▸ **Document text**:
----------
Oh, did I mention that Pierre's hitting .167 and has yet to score a run this season?

Besides making a huge imprint on Los Angeles' payroll, these two signings have created a logjam in the outfield. Until the Dodgers hoodwink some team into taking Pierre, talented youngsters Andre Ethier and Matt Kemp face the possibility of erratic playing time. It'll be very interesting to see how Joe Torre handles this situation going forward.

2. Atlanta's one-run woes: Nine games into the season, the Braves find themselves in the NL East cellar with a 3-6 record. This mark becomes more exasperating when one considers Atlanta's record in one-run games: 0-5. Following the team's latest one-run defeat, Bobby Cox said, "We've been in every game. It means we're a good club." Well, Bobbo, the former is definitely true, but what about the latter? Doesn't conventional thinking suggest that good teams win close ballgames?

Truth be told, records in one-run games are actually pretty random. In fact, four of the past seven World Series champions -- the 2001 Diamondbacks (23-25), '04 Red Sox (16-18), '06 Cardinals (22-27) and '07 Red Sox (22-28) -- finished below .500 in the category. One isolated year in the red doesn't necessarily signal a problem.

But the Braves had a major league-worst 37-58 record in one-run games over the past two seasons. And if they continue at the current pace, this will be a third straight season far in the red. Not coincidentally, it could also be Atlanta's third straight season without making the playoffs.

3. Roy Oswalt's declining dominance: In terms of wins and losses, there's no pitcher more consistent than Roy Oswalt. Since beginning his major league career in 2001, Oswalt has a 112-56 mark, making him the winningest pitcher of the 21st century.

But following Oswalt's first two outings of '08 (both losses) and a bit of research on some key statistics, it's easy to see that the pint-sized power pitcher is becoming less dominant by the second.

In his first two starts of the season, Oswalt rarely reached 90 mph with his fastball and had no control of his patented, overhand curve. He was tagged for 21 hits and eight earned runs, while recording just six Ks -- a low figure for this former strikeout machine. But upon further review, Roy's strikeout rate has steadily plummeted since his rookie season. And two other key statistics -- opponent batting average and slugging percentage -- have risen with alarming consistency. Take a look:

Now, decreasing dominance doesn't mean Oswalt's doomed to mediocrity. He just has to continue adapting to his aging body. (Adios, power. Hello, finesse!) With Oswalt set to earn at least $60 million over the next four seasons, his modification must be Houston's chief concern.
----------
▸ **Requirement 1**:
Using the baseball column, answer each question below.
(a) What is Pierre's batting average?
(b) What record did the Braves have in one-run games over the past two seasons?
(c) What win-loss mark has Oswalt compiled since beginning his major league career in 2001?
▸ **Requirement 2**:
Write the next part of the baseball column, picking up after its final sentence.
----------
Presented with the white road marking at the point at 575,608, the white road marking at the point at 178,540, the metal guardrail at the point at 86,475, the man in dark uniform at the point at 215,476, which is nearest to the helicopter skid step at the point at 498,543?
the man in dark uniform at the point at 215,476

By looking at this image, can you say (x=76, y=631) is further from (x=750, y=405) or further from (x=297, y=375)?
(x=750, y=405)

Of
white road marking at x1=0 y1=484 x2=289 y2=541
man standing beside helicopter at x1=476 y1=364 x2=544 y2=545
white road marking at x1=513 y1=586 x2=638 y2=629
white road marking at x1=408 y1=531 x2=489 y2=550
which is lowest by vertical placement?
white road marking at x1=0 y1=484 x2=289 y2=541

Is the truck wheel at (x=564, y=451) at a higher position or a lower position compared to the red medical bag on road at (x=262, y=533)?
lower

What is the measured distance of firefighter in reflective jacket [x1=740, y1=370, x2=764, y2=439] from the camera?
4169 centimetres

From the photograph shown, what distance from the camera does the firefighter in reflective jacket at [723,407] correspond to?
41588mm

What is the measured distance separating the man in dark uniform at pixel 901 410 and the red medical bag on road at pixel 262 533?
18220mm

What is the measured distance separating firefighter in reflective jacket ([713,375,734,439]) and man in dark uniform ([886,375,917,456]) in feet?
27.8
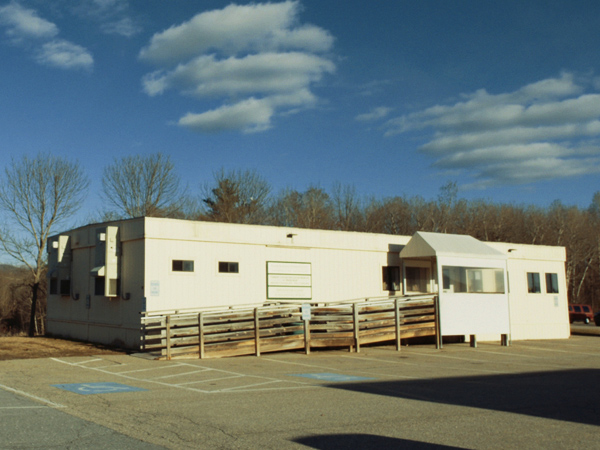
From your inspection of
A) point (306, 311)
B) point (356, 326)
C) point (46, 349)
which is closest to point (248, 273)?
point (306, 311)

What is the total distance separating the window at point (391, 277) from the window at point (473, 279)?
251 cm

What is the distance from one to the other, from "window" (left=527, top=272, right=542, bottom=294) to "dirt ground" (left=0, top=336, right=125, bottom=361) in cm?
1836

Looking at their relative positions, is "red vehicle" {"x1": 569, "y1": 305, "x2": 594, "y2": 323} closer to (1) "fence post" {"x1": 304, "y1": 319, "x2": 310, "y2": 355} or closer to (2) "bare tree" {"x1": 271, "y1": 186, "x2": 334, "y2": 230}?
(2) "bare tree" {"x1": 271, "y1": 186, "x2": 334, "y2": 230}

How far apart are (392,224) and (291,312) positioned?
38.1 meters

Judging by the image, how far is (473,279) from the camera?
2261 centimetres

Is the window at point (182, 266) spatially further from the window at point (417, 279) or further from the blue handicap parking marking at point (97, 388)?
the window at point (417, 279)

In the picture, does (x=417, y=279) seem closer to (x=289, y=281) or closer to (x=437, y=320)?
(x=437, y=320)

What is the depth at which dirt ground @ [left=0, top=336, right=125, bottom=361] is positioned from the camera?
1730 centimetres

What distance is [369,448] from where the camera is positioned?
21.4 feet

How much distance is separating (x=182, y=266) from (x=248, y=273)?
95.7 inches

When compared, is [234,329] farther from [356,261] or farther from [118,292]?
[356,261]

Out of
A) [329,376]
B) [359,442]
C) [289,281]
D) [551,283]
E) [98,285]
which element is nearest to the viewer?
[359,442]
----------
▸ **Answer section 1**:
(a) .167
(b) 37-58
(c) 112-56

▸ **Answer section 2**:
• At 1-8, Detroit is very fortunate that presumed AL Central contender Cleveland only holds a 4-5 mark.

• We're only two weeks into the '08 campaign, but Ozzie Guillen's mouth is already in midseason form. In a four-day span, Ozzie pissed off the island of Puerto Rico and started a personal vendetta with umpire Phil Cuzzi. Pace yourself, Oz-man -- it's a marathon, not a sprint.

Travis Hafner's ninth-inning homer on Tuesday night ended an Angels streak of 162 straight wins when leading after eight innings. And Hafner's blasé bat flip was Pronk chic.

• Philadelphia's Pat Burrell is truly a Mets killer. In 137 games against the division rival, "Pat the Bat" has 41 bombs.

Doug Davis had surgery for thyroid cancer Thursday, two days after he beat the Dodgers by giving up just two runs over six innings. Talk about a gamer.

• Since signing a five-year, $28 million extension with Arizona on Tuesday, Chris Young is 1-for-11 with six strikeouts and 13 runners left on base.

• Ever wonder what Yankees radio announcer John Sterling looks like when he makes his obnoxious, end-of-game call ("Ballgame Over! Yankees win! Theeeeeeeeeeeeeeeeeeeeee Yankees win!")? Enjoy this.

• Last season I chronicled "The many faces of Nick Swisher." Well, new team, new face.

• Detroit's Placido Polanco set a major league record for a second baseman by going 186 games without an error ... and then committed errors on consecutive days against the Red Sox this week.

• Tampa Bay 2B Akinori Iwamura's glove is made from alligator skin. Matching cleats are a must.